In addition to continued retrenchment in housing construction (and likely sales as we will see next week) mortgage applications absolutely plunged again this week. According to the latest estimates from the Mortgage Bankers Association, their application index fell 9.2% from the prior week. That’s a pretty large drop reminiscent of the worst financial days last fall.

Refis, as has been usual, took the brunt of the decline, dropping an astounding 12.7%. But applications for home purchases fell nearly 5% too, boding fairly poorly for future real estate conditions.
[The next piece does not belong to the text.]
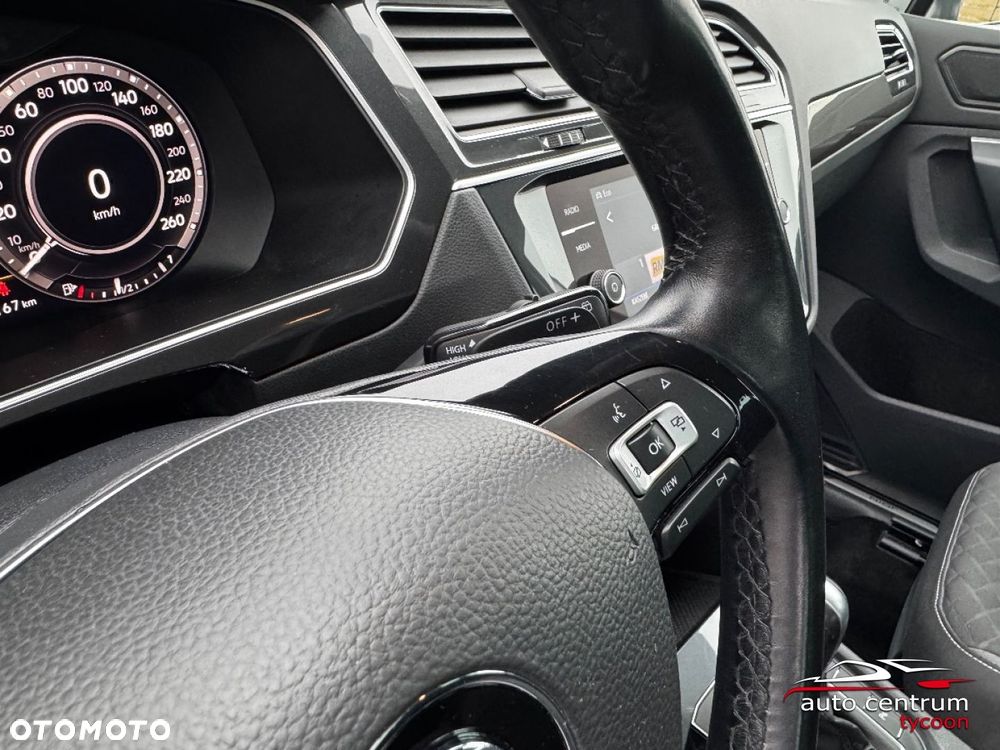 Volkswagen Tiguan - 37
Week-to-week changes in applications levels are volatile, to be sure, still the scale of this week’s drops are well beyond that (especially when seen as part of the recent trend).

We are supposed to believe that this is “normal” or something passing close to that. Interest rates did rise, even in mortgage markets, but that a 2 basis point increase in rates should or would produce such mayhem? An increase in the average mortgage rate from 4.34% to 4.36% apparently had potential borrowers running for the hills.

“Interest rates increased relative to the previous week as incoming economic data continues to suggest a pickup in the pace of growth,” said Mike Fratantoni, MBA’s chief economist.

Factually, rates did rise slightly but the curve also continued to flatten. That would seem to countermand the credentialed economist’s interpretation, as would the data from mortgage applications. Is it more likely that a rounding error in mortgage rates unleashed havoc, or that a weakening economy coupled with a growing realization about housing (as it is, not as it is proclaimed) have convinced many to rethink their posture toward indebtedness?

These very indications are an ongoing series of signals that loudly protest the fragile state into which these “markets” situate. The incongruity is astounding, yet we are supposed to believe it a sign of re-awakening and renaissance. I have no doubt that all the DSGE models, as with their GARCH and TVP-VAR brethren, see exactly that. But I think that a deeply profound statement about the models far more than anything else.